Title: Profiling Stylistic Variations in Dickens and Smollett through Correspondence Analysis of Low Frequency Words

Author: Tomoji Tabata
Statement of responsibility:
Marked up by Martin Holmes
Patricia Baer
Marked up to be included in the ACH/ALLC 2005 Conference Abstracts book.
Source(s):
None
Text classification:
Keywords:
paper
Keywords:
  • stylistic variation
  • stylometry
  • correspondence analysis
  • MDH: Created from John Bradley's XML March 2005
  • MDH: Proofed and passed without changes by RS 25 May 2005

Profiling Stylistic Variations in Dickens and Smollett through Correspondence Analysis of Low Frequency Words

Tomoji Tabata    tabata@lang.osaka-u.ac.jp

Osaka University

The aim of this paper is to present the result of a corpus-driven, quantitative analysis of the style of Dickens in comparison with the style of Smollett.
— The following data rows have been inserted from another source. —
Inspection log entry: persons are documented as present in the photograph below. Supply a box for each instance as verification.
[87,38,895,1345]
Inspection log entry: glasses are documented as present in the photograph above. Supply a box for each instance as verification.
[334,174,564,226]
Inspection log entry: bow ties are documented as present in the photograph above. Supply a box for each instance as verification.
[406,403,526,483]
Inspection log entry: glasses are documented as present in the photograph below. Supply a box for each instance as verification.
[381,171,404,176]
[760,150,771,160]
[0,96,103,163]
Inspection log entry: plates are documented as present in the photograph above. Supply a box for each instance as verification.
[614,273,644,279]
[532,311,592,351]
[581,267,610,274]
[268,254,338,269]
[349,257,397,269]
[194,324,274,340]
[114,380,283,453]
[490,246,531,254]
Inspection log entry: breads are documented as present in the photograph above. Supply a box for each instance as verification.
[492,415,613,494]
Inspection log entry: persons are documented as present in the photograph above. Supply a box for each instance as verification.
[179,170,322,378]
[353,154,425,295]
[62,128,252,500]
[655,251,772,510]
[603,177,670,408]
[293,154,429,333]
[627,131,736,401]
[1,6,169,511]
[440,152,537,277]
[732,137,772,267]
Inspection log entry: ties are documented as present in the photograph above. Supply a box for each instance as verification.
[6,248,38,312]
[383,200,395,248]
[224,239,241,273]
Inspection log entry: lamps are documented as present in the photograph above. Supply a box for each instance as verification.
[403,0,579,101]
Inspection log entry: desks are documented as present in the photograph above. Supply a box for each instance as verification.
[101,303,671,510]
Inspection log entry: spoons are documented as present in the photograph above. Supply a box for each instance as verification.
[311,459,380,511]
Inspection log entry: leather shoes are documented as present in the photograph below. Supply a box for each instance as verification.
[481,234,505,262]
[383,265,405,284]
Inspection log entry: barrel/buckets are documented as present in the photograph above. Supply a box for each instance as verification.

The particular problem discussed is the differing distribution of -ly adverbs in the texts written by the two authors. By applying a multivariate stylo-statistics model, this study illustrates how sharply the two authors differ in their uses of adverbs as well as how texts are differentiated according to genre and chronology within authorial groups.
On the relationship between linguistic registers and adverbs, Biber et al. (1999, 541) present interesting findings from a large-scale corpus:
It is interesting to note that, overall, fiction ... uses many different descriptive -ly adverbs, although few of these are notably common (occurring over 50 times per million words). Rather, fiction shows great diversity in its use of -ly adverbs. In describing fictional events and the actions of fictional characters, writers often use adverbs with specific descriptive meanings.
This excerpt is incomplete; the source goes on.